» PASSAGE:
******

In his answer to the petition the first respondent denied most of the allegations made against him, contending that the entire presidential electoral process was conducted under conditions of freedom and fairness. He admitted making the statement that the petitioner was a victim of AIDS but stated that it was not made publicly or maliciously. He denied giving gifts or being privy to giving gifts. He denied threatening to put the Petitioner six feet deep. Among the major complaints, which the Petitioner makes against the 2nd Respondent are failure to efficiently compile, maintain and up- date the national voters’ register, voters’ roll for each constituency and for each polling station; failing to display copies of the voters’ roll for each parish or ward for the prescribed period of not less than 21 days, failure to publish a list of all polling stations within the prescribed period of 14 days before nomination; increasing the number of polling stations on the eve of polling day without sufficient notice to candidates; allowing, or failing to prevent stuffing of ballot papers into ballot boxes, multiple voting and under-age voting; chasing away the petitioner’s polling agents or failing to ensure that they are not chased away from polling stations and counting and tallying centres; allowing or failing to prevent agents of the 1st Respondent from interfering with electioneering activities of the Petitioner and his agents; allowing armed people to be present at polling stations; falsification of results; and failing to ensure that the election was conducted under conditions of freedom and fairness. According to these allegations, the 2nd Respondent violated Sections 12,18,19, and 25 of the ECA as well as Sections 25, 28, 29, 30, 31, 32, 34, 42, 47, 56, 70, 71, and 74 (b) of the PEA.

In its answer to the petition, the second respondent denied most of the allegations contained in the petition and averred that if any of the allegations were found to be true, they did not affect the election result in a substantial manner. The second respondent admitted setting up new stations belatedly but claimed that the new stations were a result of splitting up the old stations. It also admitted that it was unable to furnish copies of registers to the Petitioner due to insufficient time to prepare the registers. It again admitted displaying voters’ registers for a total of five days only instead of the statutory 21 days. It averred that the election was held under conditions of freedom and fairness.

The Petitioner’s counsel were led by Mr. Joseph Balikudembe who was assisted by Messrs. Peter Walubiri, M. Mbabazi, Y. Nsibambi, S. Njuba, Prof. Oboth-Okumu, K. Katino, D. Lubega, C. Alaka, and Lukwago, all members of the Uganda bar.

******

» WHAT YOU NEED TO DO:
1. From the election petition passage, list each thing the second respondent admitted in its answer to the petition.
2. Carry on the election petition passage from where it stops.

» RECORDED DATA:
******

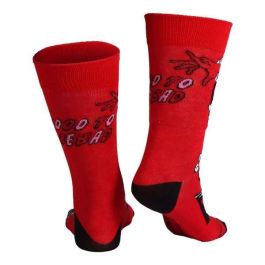 Cerdá Calcetines Harley Quinn Talla 36/43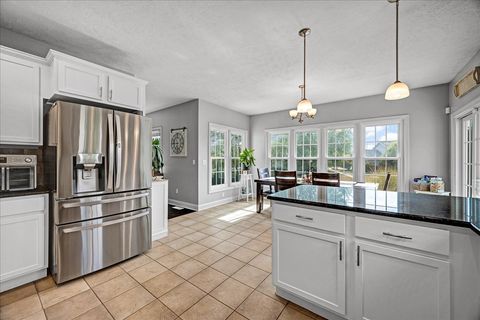 Tiny photo for 1001 Mugho Court, Normal, IL 61761 (MLS # 12498888)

******

» ANSWERS TO THE PROBLEMS:
1.
- Setting up new polling stations belatedly
- Being unable to furnish copies of registers to the Petitioner, due to insufficient time to prepare the registers
- Displaying voters' registers for a total of five days only instead of the statutory 21 days

2.
Counsels for the first Respondent were lead by Dr. Joseph Byamugisha, with Dr.
J. Khaminwa, (of the Kenya Bar), as Deputy lead Counsel. They were assisted by Messrs. Mwesigwa-Rukutana, M. Kimuli, F. Natsomi, Didus Nkurunziza, S. Bitangaro, Peter Nkurunziza, W. Byaruhanga, A. Kasirye, all of Uganda bar and Eugine Wamalwa (of the Kenya Bar).

The second respondent was represented by Peter Kabatsi, the Solicitor- General who was assisted by Messrs. Deus Byamugisha, the Ag. Director of Civil Litigation, Barishak Cheborion, the Commissioner for Civil Litigation and J. Matsiko, Senior State Attorney.

I will first dispose of the “preliminary” objections to the affidavits.

OBJECTIONS TO AFFIDAVITS SUPPORTING PETITION

The counsel for the two Respondents objected to the admissibility of very many affidavits sworn in support of the petition. We heard the petition de bene esse promising to decide the question of the admissibility and or probative value of any of the affidavits to which objection was made later in the judgment. I had personally gone through the affidavits before the objections were raised. I formed the view that the requirement for this petition to be heard essentially on affidavits created problems for those drawing affidavits hurriedly so as to beat time. In addition to what I am going to say presently, I think that Article 126(2) (e) applies to most if not all, of the affidavits objected to. I would therefore overrule the objection for lack of merit.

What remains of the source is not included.